Sutcliffe's Commentary on the Old and New TestamentsSutcliffe's Commentary

Verses 1-20

Deuteronomy 30:5 . The Lord thy God will bring thee into the land, when thou art penitent, by the marvellous munificence of Darius, and of Cyrus his nephew. What a luminous vision of future things! The Jews and many christians hope for a second gathering in the latter day. See notes on the last ten chapters of Ezekiel.

Deuteronomy 30:6 . Circumcise thy heart, to love the Lord thy God with all thy heart. Love, perfect love, is the consummation of the law. Here is proof that the temporal blessings of the law were figures of blessings spiritual and eternal. When this law is written on the heart, we are made partakers of the divine nature, the life of God in the soul of man, on which the second death hath no power.

Deuteronomy 30:11 . It is not hid from thee. Here Moses preached the gospel to the fathers, as St. Paul demonstrates. Romans 10:8.

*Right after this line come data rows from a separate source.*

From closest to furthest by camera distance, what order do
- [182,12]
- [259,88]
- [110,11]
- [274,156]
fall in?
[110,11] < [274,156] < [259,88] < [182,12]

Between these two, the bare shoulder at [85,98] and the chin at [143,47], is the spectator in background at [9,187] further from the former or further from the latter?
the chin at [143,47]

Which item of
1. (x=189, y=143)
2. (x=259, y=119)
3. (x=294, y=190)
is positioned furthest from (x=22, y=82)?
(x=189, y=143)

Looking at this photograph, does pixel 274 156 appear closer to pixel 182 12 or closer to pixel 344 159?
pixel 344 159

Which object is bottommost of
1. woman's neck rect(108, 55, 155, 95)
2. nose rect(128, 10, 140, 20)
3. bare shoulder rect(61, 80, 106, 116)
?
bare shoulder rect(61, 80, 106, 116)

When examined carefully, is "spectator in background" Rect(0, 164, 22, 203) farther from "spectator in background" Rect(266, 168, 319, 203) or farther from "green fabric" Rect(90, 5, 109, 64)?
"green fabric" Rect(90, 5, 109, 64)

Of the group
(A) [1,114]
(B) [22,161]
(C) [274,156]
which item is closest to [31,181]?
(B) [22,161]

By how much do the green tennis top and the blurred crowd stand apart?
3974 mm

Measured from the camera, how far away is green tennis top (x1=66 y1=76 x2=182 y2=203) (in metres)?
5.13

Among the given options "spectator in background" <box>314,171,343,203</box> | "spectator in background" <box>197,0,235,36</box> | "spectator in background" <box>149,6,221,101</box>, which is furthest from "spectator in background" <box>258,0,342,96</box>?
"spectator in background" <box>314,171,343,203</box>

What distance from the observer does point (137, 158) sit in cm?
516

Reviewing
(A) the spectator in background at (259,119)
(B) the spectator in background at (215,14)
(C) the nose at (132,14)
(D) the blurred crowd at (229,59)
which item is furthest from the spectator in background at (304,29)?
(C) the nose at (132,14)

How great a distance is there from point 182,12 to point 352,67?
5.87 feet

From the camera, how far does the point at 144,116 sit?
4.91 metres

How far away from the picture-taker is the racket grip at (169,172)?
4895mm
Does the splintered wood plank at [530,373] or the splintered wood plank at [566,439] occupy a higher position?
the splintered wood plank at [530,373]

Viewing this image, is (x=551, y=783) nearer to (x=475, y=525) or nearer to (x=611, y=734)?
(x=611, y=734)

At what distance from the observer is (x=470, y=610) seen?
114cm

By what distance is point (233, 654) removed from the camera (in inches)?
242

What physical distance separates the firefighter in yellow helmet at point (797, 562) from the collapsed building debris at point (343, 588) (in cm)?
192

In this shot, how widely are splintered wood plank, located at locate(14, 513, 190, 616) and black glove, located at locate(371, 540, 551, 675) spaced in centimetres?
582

Deuteronomy 30:19 . I call heaven and earth to record. Here the man of God closes his evangelical ministry in the true sublime of sentiment and language. He closes all his precepts, and all conditions, in hope that the grace which was nigh would lead them to the perfect love of God, and all the glory of his kingdom.

REFLECTIONS.

These hard sentences and dreadful denunciations are not irreversible, where repentance succeed the revolt. Daniel in Babylon, and other good men no doubt joined in his design, fasted and wept before the Lord, and a remnant of Israel was restored. But the modern Jews, now long dispersed, are still hardened and impenitent. They still abide in unbelief, and therefore till repentance in some sort shall be given them, they cannot inherit the promises.

Moses, seeing the people awfully impressed with the complicated terrors of the covenant, being conscious of their weakness and depravity, graciously encourages them to obedience by promising the aids of grace. The Lord thy God will circumcise thy heart, and the heart of thy seed after thee, to love the Lord thy God with all thy heart; he will cleanse it from the filth and pollution of sin, and so fill it with his pure and perfect love, that the new heart shall be more inclined to obedience than the old one was to revolt. The effusions of grace shall also be coƫval with the duration of the covenant, and shall extend to the children throughout all generations.

What is happier still, the grace requisite to know and conform to the divine will, is neither distant nor difficult to obtain. The Hebrew for pardon and peace had neither to climb up into heaven, nor to descend into the deep; but simply to believe in the expected Messiah. The word is nigh thee, in thy mouth, and in thy heart. If thou shalt confess with thy mouth the Lord Jesus, and believe in thy heart that God hath raised him from the dead, thou shalt be saved. What a favour that God has adapted salvation to the weakness and indigence of man; he has but to ask and receive, to believe and be saved; for with the heart man believeth unto righteousness, and with the mouth confession is made to salvation. Over the gentiles there were a covering and a veil. Isaiah 25:7. They had to seek the Lord, if haply they might find him. Acts 17:27. But on us the beams of revelation have shone with meridian brightness.

God having therefore placed salvation within the reach of the Jew, having provided atonement for his sin, and grace adequate to obedience; he could on the fairest ground of equity call heaven and earth to record that he had set before them life and death, a blessing and a curse. He could call upon them to choose life; for he has no pleasure in the death of the wicked.

Moses, like our blessed Lord, perfectly understood the scope and design of all the precepts. He comprised them all in one word; that is, LOVE. He in whose heart the love of God is shed abroad, would neither kill nor hurt his neighbour. On the contrary, he seeks to do him all the good in his power. Love worketh no ill to its neighbour; therefore love is the fulfilling of the law. May the Lord write it on every heart.